No Brasil, já existem fab labs em várias cidades, mas a divulgação ainda é tímida. No caso do laboratório do CEU Heliópolis, há uma coordenação com o projeto Bairro Educador da região, o que faz com que o laboratório seja muito utilizado pelas crianças e jovens das escolas locais. “Discutimos ações conjuntas e já impactamos 56 escolas da região do Ipiranga com nossos projetos de capacitação de professores, que hoje voltam com seus alunos”, conta Yuri Alexsander Tavares Pereira, líder do Fab Lab Heliópolis.
Empreendedorismo
A mineira Heloísa Neves, fundadora do We Fab e professora do Insper, é uma das pioneiras no desenvolvimento e implementação de fab labs no Brasil. Formada em arquitetura, ela conheceu o movimento maker em 2012, quando passou um ano sabático na Espanha. No Fab Lab Barcelona, ela participou de um curso livre, ministrado pelo MIT e coordenado pelo Fab Academy.
Heloísa admite que passou o primeiro mês reclamando com o fab manager que pagou caro pelo curso e não estava aprendendo. “Demorou um pouco para eu entender que temos que pensar de maneira horizontal e ver que o professor não tem resposta para tudo”, conta. Aliás, muitas vezes a resposta está com o colega. “O maker é uma pessoa que, independentemente de título, tornou-se um expert naquele tema, e quer compartilhar o que aprendeu”, explica ela.
A maker revela que o foco dos fab labs é inovação na área social e educação. “Mas ele não é um espaço para criar produtos complexos e sim acolher pessoas." Em suas viagens, ela percebeu o grande alcance dos fab labs também na Holanda, nos Estados Unidos, e na França e ressalta que, no Brasil, o alcance ainda é limitado principalmente a estudantes de faculdades de arquitetura, design e engenharia. “Está muito elitizado ainda, dá para ampliar”, garante.
Educação por projeto
O Garagem abriu as portas em 2012 como o primeiro fab lab independente do país. Em 2015, a Associação Garagem Fab Lab se mudou do centro de São Paulo para o bairro de Barra Funda, com foco em se tornar um espaço construído pela comunidade. Sem vínculo ou financiamento de nenhuma instituição, o espaço sem fins comerciais conseguiu recursos para reforma por meio de crowdfunding. Todos os móveis do laboratório foram feitos pela CNC, uma fresadora (máquina guiada via computador) capaz de fazer peças maiores. “A própria CNC foi construída aqui, por um arquiteto e um químico, e também temos a nossa própria impressora 3D, feita por mim, que sou designer de produtos e por um amigo fotógrafo”, conta Tauan Bernardo, diretor do Garagem.

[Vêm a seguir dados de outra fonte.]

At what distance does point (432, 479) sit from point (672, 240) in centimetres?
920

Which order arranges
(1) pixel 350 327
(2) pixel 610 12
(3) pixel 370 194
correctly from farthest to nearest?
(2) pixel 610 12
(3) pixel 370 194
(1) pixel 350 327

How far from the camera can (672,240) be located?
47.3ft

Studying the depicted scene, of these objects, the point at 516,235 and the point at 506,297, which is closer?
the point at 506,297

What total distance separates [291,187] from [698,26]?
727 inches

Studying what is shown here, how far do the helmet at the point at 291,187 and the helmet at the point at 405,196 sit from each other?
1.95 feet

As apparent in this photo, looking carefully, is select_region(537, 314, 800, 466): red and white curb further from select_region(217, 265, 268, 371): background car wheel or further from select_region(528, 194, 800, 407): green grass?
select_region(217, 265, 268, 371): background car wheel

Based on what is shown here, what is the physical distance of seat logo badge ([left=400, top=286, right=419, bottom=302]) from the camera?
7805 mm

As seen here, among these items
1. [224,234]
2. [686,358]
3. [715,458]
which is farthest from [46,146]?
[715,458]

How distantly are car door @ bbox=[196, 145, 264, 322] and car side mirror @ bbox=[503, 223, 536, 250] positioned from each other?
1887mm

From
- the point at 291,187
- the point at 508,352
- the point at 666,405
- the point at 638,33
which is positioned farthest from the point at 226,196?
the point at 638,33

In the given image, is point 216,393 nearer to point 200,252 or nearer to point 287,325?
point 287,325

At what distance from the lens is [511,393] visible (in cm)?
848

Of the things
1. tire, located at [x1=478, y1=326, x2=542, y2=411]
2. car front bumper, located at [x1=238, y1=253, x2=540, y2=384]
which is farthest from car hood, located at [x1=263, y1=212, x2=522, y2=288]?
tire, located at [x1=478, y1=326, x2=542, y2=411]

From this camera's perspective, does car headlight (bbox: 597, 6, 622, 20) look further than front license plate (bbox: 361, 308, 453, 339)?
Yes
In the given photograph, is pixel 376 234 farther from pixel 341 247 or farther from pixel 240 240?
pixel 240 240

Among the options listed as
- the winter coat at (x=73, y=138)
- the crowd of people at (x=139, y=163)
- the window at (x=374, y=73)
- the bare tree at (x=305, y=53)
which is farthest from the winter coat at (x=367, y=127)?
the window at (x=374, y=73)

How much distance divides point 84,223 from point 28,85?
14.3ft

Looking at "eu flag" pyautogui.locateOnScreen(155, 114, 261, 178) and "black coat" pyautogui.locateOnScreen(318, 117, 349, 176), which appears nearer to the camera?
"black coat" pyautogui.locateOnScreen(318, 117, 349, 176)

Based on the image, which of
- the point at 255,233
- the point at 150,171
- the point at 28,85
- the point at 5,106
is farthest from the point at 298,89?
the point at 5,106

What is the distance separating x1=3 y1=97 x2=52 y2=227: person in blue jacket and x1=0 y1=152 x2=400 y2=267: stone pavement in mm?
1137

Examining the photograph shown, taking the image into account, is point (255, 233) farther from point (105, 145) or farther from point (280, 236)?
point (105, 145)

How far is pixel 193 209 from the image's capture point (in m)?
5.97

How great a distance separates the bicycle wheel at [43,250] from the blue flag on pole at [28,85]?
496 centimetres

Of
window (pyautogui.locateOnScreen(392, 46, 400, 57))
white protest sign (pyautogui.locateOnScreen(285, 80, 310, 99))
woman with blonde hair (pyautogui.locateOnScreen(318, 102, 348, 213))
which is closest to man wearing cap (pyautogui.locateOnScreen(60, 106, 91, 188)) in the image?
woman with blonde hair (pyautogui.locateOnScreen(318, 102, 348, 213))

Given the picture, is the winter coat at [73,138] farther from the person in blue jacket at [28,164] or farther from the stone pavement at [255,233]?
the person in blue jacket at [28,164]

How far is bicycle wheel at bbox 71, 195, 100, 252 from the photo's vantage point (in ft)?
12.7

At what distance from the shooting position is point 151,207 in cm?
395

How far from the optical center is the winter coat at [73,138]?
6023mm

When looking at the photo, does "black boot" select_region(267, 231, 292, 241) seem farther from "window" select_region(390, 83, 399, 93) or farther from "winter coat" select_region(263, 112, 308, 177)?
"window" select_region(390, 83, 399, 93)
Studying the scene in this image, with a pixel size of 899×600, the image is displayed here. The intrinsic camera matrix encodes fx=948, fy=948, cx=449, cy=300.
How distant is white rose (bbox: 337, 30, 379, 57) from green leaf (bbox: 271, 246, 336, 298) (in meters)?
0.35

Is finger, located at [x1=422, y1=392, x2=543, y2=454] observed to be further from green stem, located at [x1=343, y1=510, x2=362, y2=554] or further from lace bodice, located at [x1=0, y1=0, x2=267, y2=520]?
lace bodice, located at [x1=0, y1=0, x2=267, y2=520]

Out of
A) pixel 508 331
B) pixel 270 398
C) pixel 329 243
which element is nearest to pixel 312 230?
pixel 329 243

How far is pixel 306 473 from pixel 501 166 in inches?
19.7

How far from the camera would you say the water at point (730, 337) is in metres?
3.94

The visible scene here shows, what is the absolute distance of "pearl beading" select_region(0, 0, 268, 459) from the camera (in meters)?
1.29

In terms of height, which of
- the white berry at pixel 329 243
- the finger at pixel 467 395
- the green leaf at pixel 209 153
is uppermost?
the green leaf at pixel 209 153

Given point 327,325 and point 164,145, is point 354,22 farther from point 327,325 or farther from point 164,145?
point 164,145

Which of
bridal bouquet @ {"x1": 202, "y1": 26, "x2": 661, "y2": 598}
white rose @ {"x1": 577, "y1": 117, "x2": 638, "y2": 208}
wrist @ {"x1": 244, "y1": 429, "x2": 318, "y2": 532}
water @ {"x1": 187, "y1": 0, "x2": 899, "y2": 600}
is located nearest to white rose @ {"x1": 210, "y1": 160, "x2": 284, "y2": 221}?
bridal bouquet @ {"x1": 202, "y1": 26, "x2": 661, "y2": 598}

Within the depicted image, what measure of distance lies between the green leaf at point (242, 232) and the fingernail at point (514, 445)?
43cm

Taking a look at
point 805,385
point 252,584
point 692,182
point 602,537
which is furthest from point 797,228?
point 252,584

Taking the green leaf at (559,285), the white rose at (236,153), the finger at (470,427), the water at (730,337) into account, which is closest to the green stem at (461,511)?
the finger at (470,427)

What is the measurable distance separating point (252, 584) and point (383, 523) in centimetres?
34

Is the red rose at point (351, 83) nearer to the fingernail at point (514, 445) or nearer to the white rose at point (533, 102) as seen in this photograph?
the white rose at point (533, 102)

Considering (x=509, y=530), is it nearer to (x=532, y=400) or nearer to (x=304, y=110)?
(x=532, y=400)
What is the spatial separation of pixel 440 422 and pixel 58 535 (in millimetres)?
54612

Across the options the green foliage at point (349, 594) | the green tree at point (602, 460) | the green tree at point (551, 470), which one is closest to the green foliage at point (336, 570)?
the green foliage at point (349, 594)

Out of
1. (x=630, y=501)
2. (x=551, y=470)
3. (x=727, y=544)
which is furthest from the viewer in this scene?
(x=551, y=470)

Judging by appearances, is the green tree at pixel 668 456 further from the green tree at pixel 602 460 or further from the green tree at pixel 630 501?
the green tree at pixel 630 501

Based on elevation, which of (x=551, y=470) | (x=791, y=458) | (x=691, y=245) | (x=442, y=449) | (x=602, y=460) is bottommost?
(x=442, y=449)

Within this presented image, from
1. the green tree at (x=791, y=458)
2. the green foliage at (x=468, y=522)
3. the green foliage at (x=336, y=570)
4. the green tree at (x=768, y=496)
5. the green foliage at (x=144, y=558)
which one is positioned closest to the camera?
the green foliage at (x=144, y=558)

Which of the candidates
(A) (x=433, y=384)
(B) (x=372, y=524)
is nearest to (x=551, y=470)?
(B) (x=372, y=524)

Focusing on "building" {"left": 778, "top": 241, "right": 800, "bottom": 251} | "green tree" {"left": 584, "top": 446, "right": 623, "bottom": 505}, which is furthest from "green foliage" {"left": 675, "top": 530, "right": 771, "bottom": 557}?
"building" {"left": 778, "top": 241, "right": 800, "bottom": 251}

Ali, a regra do “faça você mesmo” atrai pessoas curiosas e autodidatas, que pagam um valor mensal para utilizar o espaço ou participar dos cursos. E não há barreira para o acesso à tecnologia. “O conjunto de máquinas é adequado para pessoas que não têm conhecimento técnico”, afirma Tauan. O espaço recebe muitas crianças, especialmente para os cursos de programação e robótica.
“Somos bastante requisitados por empresas e instituições de educação para trazer o movimento maker para dentro da escolar”, conta Tauan. Essa experiência fez com que o Garagem montasse um grupo de estudos para entender como a educação pode interagir melhor com o movimento maker. “Trabalhamos com a ideia de educação por projeto, bastante difundida nos Estados Unidos e Europa”, afirma. Trata-se de uma metodologia de trabalho educacional que tem como objetivo a construção do conhecimento em torno de metas definidas previamente por professores e alunos. “Para realizar projetos, os estudantes precisam aprender as disciplinas”, conta Tauan.